Exercise: Leaving out all pictures, return the records word for word.

======

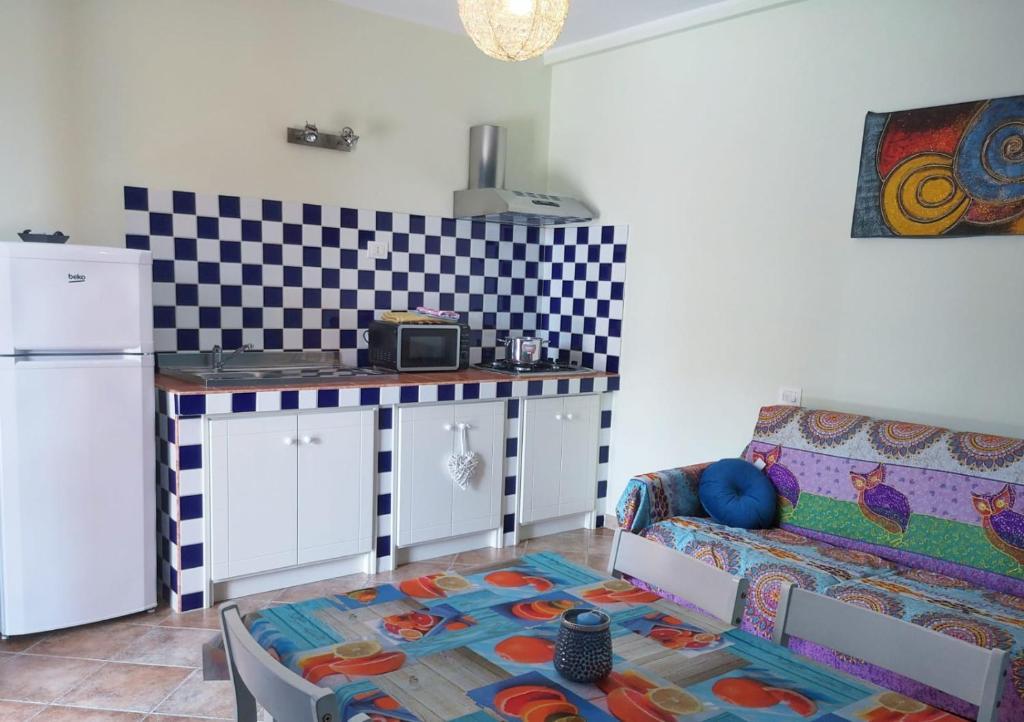 La Casa Felice Appartamenti bild8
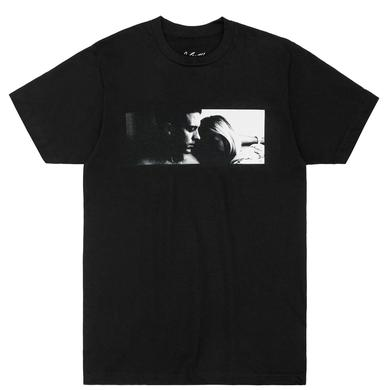 G-Eazy Film Short Sleeve Tee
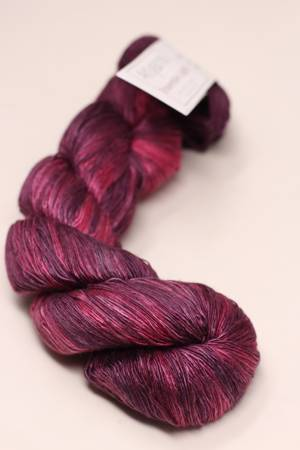 Artyarns ensemble light | 912 Dark Cherry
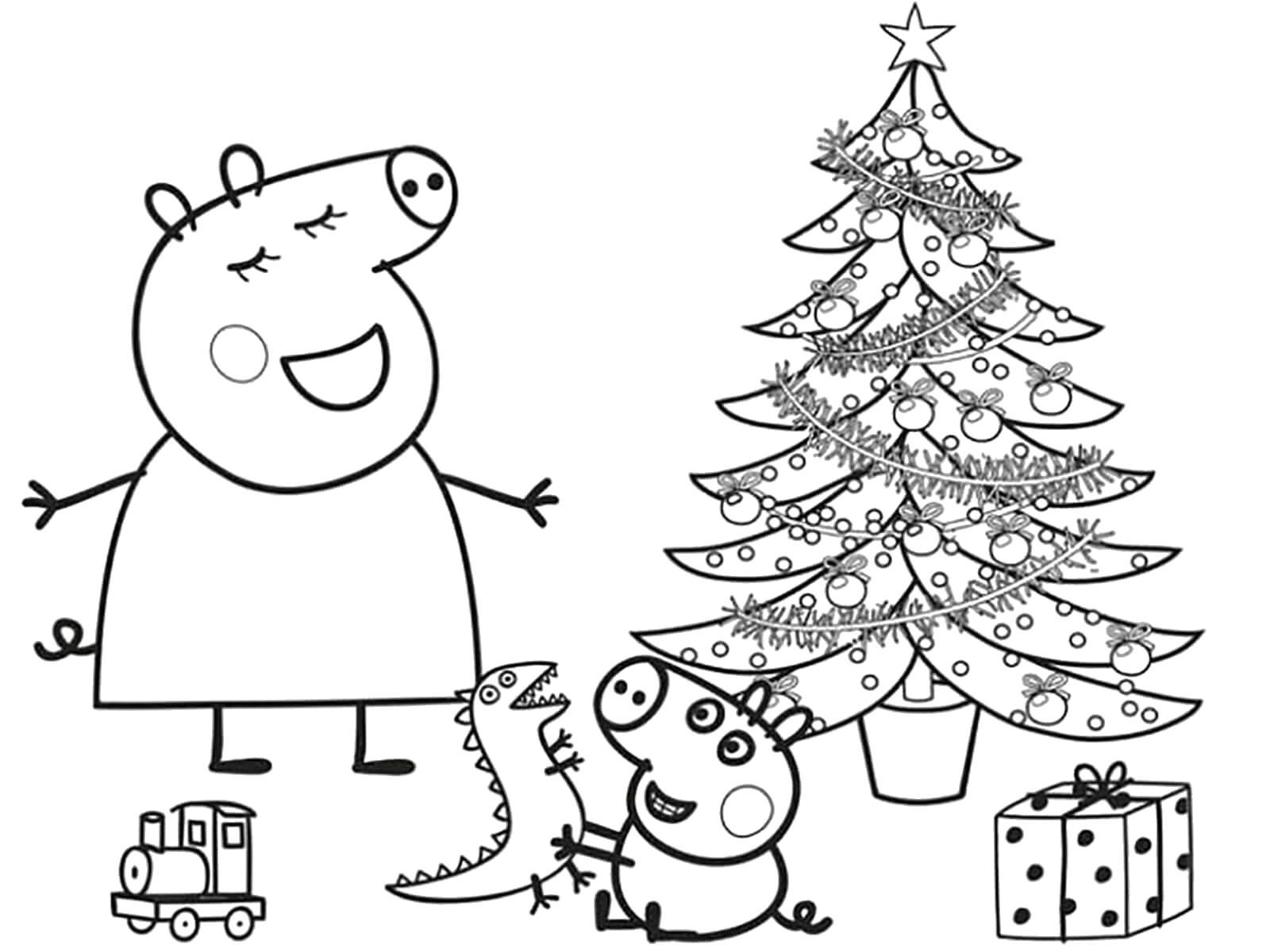 Раскраска новый год. Скачать Джорж, Мама свинка.  Распечатать Свинка Пеппа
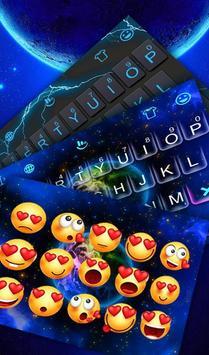 Live Starry Sky Keyboard Theme screenshot 3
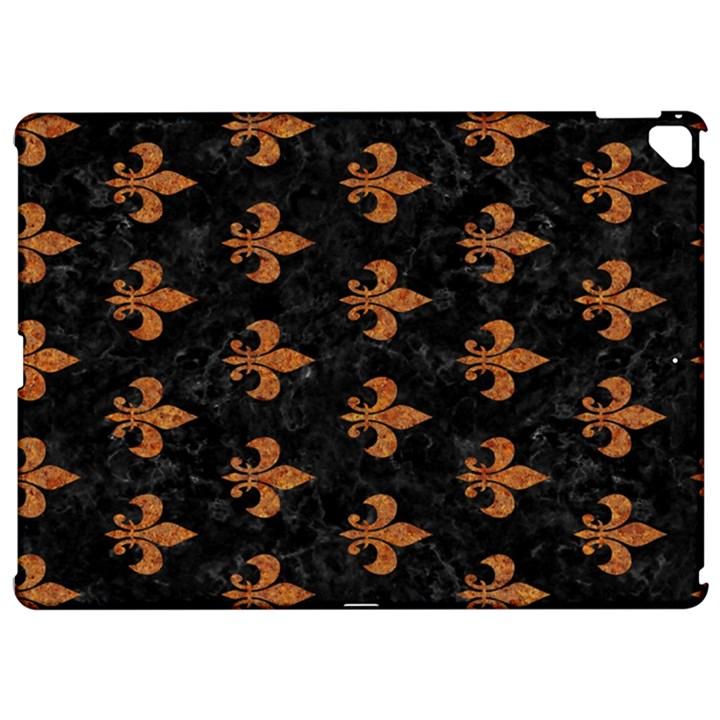 ROYAL1 BLACK MARBLE & RUSTED METAL Apple iPad Pro 12.9   Hardshell Case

======

Written response:
 La Casa Felice Appartamenti bild8
 G-Eazy Film Short Sleeve Tee
 Artyarns ensemble light | 912 Dark Cherry
 Раскраска новый год. Скачать Джорж, Мама свинка.  Распечатать Свинка Пеппа
 Live Starry Sky Keyboard Theme screenshot 3
 ROYAL1 BLACK MARBLE & RUSTED METAL Apple iPad Pro 12.9   Hardshell Case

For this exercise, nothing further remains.